O Golden Temple e fantástico não e um lugar para ser visitado, é para ser vivido. Sentar na beira da “piscina”, ver o entardecer e aprender mais sobre a cultura local com uma das pessoas que vai acabar parando para bater papo com você.

Nos despedimos dos “Idis”, que pegaram um trem para Agra, onde visitariam o Taj Mahal e voltariam para Delhi, para o voo de volta ao Brasil. No nosso dia de folga fomos tentar conhecer uma região da “Índia rica”, mas a rua tão falada, apesar de lojas internacionais, era imunda e cheia de vacas. Pelo menos a Bibi pode ir num bom salão.

> _Material fornecido_:
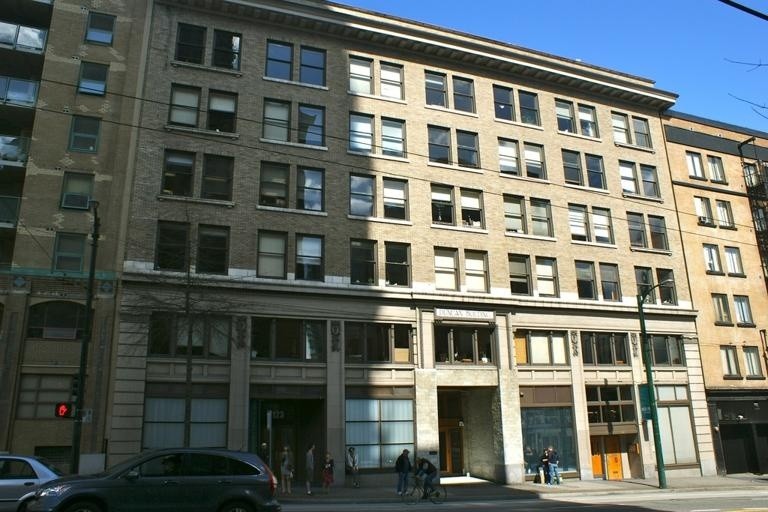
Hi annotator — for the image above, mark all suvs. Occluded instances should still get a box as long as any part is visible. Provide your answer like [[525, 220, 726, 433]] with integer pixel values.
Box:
[[17, 445, 282, 511]]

> _Exercícios propostos_:
- A) Diga se cada afirmação concorda com o texto citado, respondendo sim ou não e citando as palavras do texto que decidem: (i) os “Idis” seguiram de trem para Agra; (ii) a rua visitada no dia de folga era limpa; (iii) os “Idis” embarcariam de Agra direto para o Brasil.
- B) Liste todos os nomes próprios de lugares (cidades, países, monumentos) que aparecem no texto citado.

> _Respostas das tarefas_:
- A)
(i) Sim: “que pegaram um trem para Agra”.
(ii) Não: “era imunda e cheia de vacas”.
(iii) Não: “voltariam para Delhi, para o voo de volta ao Brasil”.

- B) Golden Temple, Agra, Taj Mahal, Delhi, Brasil, Índia